124.4 Living between two societies: Japanese women's experience in China

Wednesday, August 1, 2012: 1:24 PM
Faculty of Economics, TBA
Oral Presentation
Chie SAKAI , Sociology, Kansai University, Suita City, Osaka, Japan
Economic relations between China and Japan have been growing since the 1980s, and an increasing number of Japanese are now going to China in search of a larger market. We tend to regard men as the primary migrant, but a number of women are going abroad for various reasons. In Japan, women are expected to marry a breadwinning husband, concentrate on domestic chores, and care for children. The strict gender division in workplaces and families has made them go abroad, recently to China.

Based on my own research since the mid-1990s, this study examines Japanese women migrants’ sense of achievement and their anxieties about the future. They quit their jobs in Japan after working for a few years and found more-satisfying positions intermediate between Japan and China at Japan-related companies in Chinese big cities.

Many of them strongly intended to return to Japan before turning thirty, believing that being any older would make it more difficult to find a job and to marry. However, their stays in China tended to be longer than expected. Growing older, they had to cope with their sense of instability from living abroad caused by, for example, their anxiety for the future, their lack of social security, and their guilt at having abandoned their aged parents at home.
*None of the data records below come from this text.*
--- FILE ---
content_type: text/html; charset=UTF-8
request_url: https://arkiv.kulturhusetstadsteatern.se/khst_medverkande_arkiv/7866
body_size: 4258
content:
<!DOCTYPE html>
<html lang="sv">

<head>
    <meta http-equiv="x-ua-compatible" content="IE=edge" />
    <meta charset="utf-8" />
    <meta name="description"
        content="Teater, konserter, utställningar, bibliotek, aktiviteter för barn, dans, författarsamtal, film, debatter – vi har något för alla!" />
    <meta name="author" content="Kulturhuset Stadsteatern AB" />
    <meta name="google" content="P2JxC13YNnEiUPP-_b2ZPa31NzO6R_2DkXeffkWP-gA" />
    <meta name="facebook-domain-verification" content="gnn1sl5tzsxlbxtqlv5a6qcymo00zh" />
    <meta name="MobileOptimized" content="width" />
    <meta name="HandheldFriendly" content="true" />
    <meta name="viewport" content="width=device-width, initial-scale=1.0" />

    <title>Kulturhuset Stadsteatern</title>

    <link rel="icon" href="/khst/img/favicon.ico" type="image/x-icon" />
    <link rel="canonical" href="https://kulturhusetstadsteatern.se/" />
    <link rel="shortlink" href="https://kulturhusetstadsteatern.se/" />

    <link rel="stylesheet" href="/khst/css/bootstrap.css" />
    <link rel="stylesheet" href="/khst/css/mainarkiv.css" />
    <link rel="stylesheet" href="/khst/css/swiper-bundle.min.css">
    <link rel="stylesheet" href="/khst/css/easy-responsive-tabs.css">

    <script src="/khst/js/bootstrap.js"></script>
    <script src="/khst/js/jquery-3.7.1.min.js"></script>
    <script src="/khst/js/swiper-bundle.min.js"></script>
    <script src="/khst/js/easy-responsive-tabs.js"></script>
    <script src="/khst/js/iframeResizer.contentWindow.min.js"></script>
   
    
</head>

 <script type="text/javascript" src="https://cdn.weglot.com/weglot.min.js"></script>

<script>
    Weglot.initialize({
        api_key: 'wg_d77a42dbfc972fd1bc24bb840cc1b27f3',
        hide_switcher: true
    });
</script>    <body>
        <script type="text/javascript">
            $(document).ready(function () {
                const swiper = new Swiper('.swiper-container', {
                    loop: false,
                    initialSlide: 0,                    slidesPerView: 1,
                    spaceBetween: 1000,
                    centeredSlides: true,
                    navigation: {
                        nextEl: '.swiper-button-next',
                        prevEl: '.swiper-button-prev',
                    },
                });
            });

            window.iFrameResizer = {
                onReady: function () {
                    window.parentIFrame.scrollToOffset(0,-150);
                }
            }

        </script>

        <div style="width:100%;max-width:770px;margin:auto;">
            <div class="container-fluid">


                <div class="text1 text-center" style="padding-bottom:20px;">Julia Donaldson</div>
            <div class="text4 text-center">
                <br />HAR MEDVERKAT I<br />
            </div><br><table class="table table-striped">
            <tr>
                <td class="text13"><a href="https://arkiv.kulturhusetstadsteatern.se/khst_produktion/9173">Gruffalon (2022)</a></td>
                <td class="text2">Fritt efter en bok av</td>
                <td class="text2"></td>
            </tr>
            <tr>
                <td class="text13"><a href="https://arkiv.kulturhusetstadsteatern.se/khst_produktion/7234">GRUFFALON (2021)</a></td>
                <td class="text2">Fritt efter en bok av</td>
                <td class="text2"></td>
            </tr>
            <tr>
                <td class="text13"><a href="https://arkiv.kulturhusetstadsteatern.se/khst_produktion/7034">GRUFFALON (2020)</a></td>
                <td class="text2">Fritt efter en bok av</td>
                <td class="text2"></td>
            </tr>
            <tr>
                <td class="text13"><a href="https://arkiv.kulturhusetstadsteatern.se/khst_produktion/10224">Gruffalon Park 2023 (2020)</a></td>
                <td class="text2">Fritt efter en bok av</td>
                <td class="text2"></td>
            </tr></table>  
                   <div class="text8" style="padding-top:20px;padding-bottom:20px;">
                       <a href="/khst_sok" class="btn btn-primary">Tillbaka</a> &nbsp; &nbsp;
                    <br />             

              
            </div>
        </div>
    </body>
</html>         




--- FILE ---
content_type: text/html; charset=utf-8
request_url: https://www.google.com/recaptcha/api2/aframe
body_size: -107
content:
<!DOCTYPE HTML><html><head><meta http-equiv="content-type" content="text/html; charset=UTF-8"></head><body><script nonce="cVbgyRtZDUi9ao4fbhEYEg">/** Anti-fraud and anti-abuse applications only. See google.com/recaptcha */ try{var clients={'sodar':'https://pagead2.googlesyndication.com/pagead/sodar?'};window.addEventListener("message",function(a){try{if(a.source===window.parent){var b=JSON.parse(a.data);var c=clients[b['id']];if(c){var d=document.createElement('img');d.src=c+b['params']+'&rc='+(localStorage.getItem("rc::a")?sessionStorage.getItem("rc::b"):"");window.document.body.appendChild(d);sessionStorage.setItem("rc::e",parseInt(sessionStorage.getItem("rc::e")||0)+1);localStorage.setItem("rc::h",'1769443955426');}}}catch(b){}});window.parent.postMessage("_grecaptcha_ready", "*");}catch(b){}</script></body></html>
Some of them married local Chinese men and decided to stay in China for a while. However, they felt it became more difficult to return to Japan with a family, and they worried about their children’s education and their own lives after retirement. This study also discusses how female Japanese migrants negotiate these problems and share their information among friends, who have the similar situations. That's why they eagerly make friends in a graduates’ association, in children’s schools, or in the neighborhood to create a network.